**Source extract**.

#####

Failed Presidential Assassinations
The recent assassination attempt against Donald Trump is not the only failed attempt against current or former Presidents.
Andrew Jackson – 1835
In January 1835, an unemployed house painter named Richard Lawrence pulled out a pistol and fired at President Andrew Jackson, who was attending a funeral. The gun misfired. Lawrence pulled out a second pistol. Jackson charged the assailant with his walking cane. The second gun misfired, and Jackson whipped the attacker with his cane before the attacker was arrested.
Lawrence, originally born in England, was mentally unstable and believed he was a long-lost heir to the British throne and that Jackson alone stood in the way of his claiming his crown. Lawrence was found not guilty by reason of insanity and spent the rest of his life in a mental institution.
The 1830s was an era of extreme partisanship which may have affected Lawrence. Earlier in January, South Carolina senator John C. Calhoun reportedly declared that Jackson was “a Caesar who ought to have a Brutus.” At the end of his Presidency in 1837, Jackson was asked if he had any regrets. “Yes,” he replied. “I regret I was unable to shoot Henry Clay or to hang John C. Calhoun.”
Teddy Roosevelt - 1912
Teddy Roosevelt (“TR”) ascended to the Presidency in 1901 upon McKinley’s assassination. He won re-election in 1904 and declined to run again in 1908. TR challenged his successor, William Taft, in the 1912 Republican primaries. After Taft won the Republican nomination, Roosevelt mounted a third-party challenge. In the general election, Taft and TR split the Republican vote, allowing Woodrow Wilson to be elected President.
In October, 1912, Roosevelt was staying at a Milwaukee hotel where he planned to give a speech. Former saloonkeeper John Schrank followed Roosevelt into the hotel and shot him. The bullet lodged in TRR’s chest after hitting his steel eyeglass case and a 50-page copy of his speech. The crowd was ready to pummel the assassin when Roosevelt, who was still standing, directed the crowd to leave him to the police.
Schrank claimed that he was opposed to a third term. He also said that William McKinley’s ghost had visited him in a dream and told him to avenge his assassination by killing Roosevelt. He was found not guilty by reason of insanity and remained institutionalized for the rest of his life.
Amazingly, Roosevelt, despite bleeding from the chest, gave his speech entitled, “Progressive Cause Greater Than Any Individual.” He started the speech with this comment: “Ladies and gentlemen, I don’t know whether you fully understand that I have just been shot, but it takes more than that to kill a Bull Moose.” He spoke for over an hour! Click here to view the text of his speech. And click here for a short video from the history channel.
Doctors decided it was less dangerous to leave the bullet in place than to remove it, and TR carried the bullet within him for the rest of his life.

#####

**Listing**.
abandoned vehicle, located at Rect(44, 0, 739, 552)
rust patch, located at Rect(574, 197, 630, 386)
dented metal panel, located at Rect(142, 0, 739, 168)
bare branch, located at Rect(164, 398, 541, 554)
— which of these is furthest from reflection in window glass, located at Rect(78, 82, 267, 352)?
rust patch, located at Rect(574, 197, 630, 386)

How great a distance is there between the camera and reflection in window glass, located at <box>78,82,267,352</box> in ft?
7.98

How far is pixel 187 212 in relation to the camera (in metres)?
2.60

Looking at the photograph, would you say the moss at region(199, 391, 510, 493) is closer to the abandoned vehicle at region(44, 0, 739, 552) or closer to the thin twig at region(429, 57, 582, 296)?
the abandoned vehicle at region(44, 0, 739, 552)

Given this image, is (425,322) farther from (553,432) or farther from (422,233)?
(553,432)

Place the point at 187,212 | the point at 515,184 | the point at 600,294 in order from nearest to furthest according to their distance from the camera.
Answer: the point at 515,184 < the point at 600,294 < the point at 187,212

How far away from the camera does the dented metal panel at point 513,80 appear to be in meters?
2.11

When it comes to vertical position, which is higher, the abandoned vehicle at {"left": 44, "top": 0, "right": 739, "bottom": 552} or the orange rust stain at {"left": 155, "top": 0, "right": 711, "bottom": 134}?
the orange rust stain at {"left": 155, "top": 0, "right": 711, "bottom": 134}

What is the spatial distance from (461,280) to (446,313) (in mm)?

#####

**Set task**.
Extend the piece on failed presidential assassinations, picking up after its account of the bullet Roosevelt carried for the rest of his life. The data plays no role in what is asked here.

**Exercise result**.
Franklin Delano Roosevelt - 1933
February 15, 1933: Seventeen days before Roosevelt’s first presidential inauguration, an Italian immigrant named Giuseppe Zangara fired five shots at Roosevelt in Miami, Florida. His shots missed the president-elect but mortally wounded Chicago Mayor Anton Cermak and injured four other people.
Cermak died 19 days later. This line is on his tomb: “I’m glad it was me, not you.” He allegedly said this after Zangara shot him.
Zangara pleaded guilty to the murder of Cermak and was executed in the electric chair on March 20, 1933. His final statement was, “Viva l'Italia! Goodbye to all poor peoples everywhere! ... Push the button! Go ahead, push the button!” Some believe that his motivation was anti-capitalist. Later, conspiracy theorists hypothesized that Cermak was the target and this was a gang kill related to Chicago mobsters.
The 1960 and 1993 TV series, “The Untouchables” had episodes where Eliot Ness tries to foil Zangara, focusing on the theory that this was a mobster hit job. Max Allan Collins’ 1983 novel True Detective also covered this incident as a mob hit.
Harry Truman - 1950
In 1950, Puerto Rican nationalists started an uprising supporting independence from the United States. The Federal government used military force to suppress this rebellion.
Two Puerto Rican pro-independence activists, Oscar Collazo and Griselio Torresola, attempted to kill President Truman after the failed uprising. Truman lived in Blair House while the White House underwent major renovations.
The two approached different corners of Blair House. Before gaining entrance, the Secret Service and Capitol police engaged them in a gunfight. Officer Leslie Coffelt was mortally wounded, but not before he was able to kill Torresola, one of the attackers. Collazo was sentenced to death, which Truman changed to life in prison. President Carter released him in 1979.
Richard Nixon – “The Assassination of Richard Nixon” – A 2004 film
Starring Sean Penn, Don Cheadle, Jack Thompson, and Naomi Watts, this film was based on Samuel Byck’s plot to kill Nixon in 1974. Byck was a down-on-his-luck salesman who became obsessed with Nixon. After hearing about a helicopter pilot who did a fly-by of the White House, he decided to hijack an airplane and crash it into the White House. During the attack, Byck killed a policeman and a pilot before an officer shot and wounded him. Byck then committed suicide.
Click the nearby link to view the trailer.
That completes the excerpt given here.